* _TO BE DONE_
Transcribe the lines of the records starting with the one that has "As apparent in" in it and ending with the last, and transcribe nothing else.

☆ ☆ ☆ ☆ ☆ ☆ ☆

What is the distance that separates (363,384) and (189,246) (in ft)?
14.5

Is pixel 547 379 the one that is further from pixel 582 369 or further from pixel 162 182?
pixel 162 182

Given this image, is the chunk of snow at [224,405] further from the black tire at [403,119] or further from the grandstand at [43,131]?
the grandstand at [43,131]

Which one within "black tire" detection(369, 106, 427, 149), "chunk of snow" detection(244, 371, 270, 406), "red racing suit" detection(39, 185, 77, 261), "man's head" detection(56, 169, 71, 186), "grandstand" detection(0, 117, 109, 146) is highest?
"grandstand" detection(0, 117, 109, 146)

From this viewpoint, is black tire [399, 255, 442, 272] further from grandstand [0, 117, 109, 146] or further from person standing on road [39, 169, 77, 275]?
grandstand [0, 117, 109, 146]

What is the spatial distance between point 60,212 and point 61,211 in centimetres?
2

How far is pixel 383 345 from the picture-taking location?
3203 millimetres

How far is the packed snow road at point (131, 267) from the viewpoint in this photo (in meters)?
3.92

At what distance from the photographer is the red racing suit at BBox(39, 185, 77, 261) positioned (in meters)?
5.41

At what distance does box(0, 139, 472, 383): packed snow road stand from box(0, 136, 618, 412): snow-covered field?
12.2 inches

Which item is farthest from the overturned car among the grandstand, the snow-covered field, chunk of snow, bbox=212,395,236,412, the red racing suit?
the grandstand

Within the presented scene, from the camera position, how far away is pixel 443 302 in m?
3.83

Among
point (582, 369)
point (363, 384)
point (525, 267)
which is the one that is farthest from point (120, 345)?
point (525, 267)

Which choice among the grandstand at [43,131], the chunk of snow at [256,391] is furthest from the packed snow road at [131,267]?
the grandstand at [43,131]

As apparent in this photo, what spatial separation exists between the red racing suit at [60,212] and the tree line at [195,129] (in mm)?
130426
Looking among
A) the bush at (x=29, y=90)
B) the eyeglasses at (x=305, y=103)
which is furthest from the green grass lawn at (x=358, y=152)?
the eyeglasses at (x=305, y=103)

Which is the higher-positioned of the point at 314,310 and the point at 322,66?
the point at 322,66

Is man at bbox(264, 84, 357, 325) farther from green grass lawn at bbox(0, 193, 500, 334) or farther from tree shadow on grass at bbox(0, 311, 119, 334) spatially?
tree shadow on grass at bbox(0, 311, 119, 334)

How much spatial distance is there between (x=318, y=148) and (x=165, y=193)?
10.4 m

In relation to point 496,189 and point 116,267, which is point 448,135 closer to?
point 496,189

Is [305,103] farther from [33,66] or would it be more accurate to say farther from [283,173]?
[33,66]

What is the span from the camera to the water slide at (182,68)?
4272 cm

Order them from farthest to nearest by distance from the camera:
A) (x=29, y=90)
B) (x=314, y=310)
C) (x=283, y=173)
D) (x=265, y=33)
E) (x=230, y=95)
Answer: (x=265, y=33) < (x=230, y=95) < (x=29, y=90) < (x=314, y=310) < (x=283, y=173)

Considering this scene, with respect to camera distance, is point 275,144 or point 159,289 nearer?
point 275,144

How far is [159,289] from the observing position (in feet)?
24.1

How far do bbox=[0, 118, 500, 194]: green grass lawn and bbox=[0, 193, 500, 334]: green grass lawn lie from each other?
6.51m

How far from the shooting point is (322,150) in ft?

☆ ☆ ☆ ☆ ☆ ☆ ☆

* _EXERCISE ANSWER_
As apparent in this photo, what spatial separation exists between the red racing suit at [60,212] and the tree line at [195,129] (in mm)?
130426
Looking among
A) the bush at (x=29, y=90)
B) the eyeglasses at (x=305, y=103)
which is furthest from the green grass lawn at (x=358, y=152)?
the eyeglasses at (x=305, y=103)

Which is the higher-positioned of the point at 314,310 and the point at 322,66?
the point at 322,66

Is man at bbox(264, 84, 357, 325) farther from green grass lawn at bbox(0, 193, 500, 334) or farther from tree shadow on grass at bbox(0, 311, 119, 334) spatially?
tree shadow on grass at bbox(0, 311, 119, 334)

How much spatial distance is there between (x=318, y=148) and (x=165, y=193)?
10.4 m

In relation to point 496,189 and point 116,267, which is point 448,135 closer to?
point 496,189

Is [305,103] farther from [33,66] or would it be more accurate to say farther from [283,173]?
[33,66]

What is the span from the camera to the water slide at (182,68)?
4272 cm

Order them from farthest to nearest by distance from the camera:
A) (x=29, y=90)
B) (x=314, y=310)
C) (x=283, y=173)
D) (x=265, y=33)
E) (x=230, y=95)
Answer: (x=265, y=33) < (x=230, y=95) < (x=29, y=90) < (x=314, y=310) < (x=283, y=173)

Considering this scene, with respect to camera distance, is point 275,144 or point 159,289 nearer?
point 275,144

How far is [159,289] from the observing position (in feet)?
24.1

How far do bbox=[0, 118, 500, 194]: green grass lawn and bbox=[0, 193, 500, 334]: green grass lawn lie from each other?
6.51m

How far from the shooting point is (322,150) in ft?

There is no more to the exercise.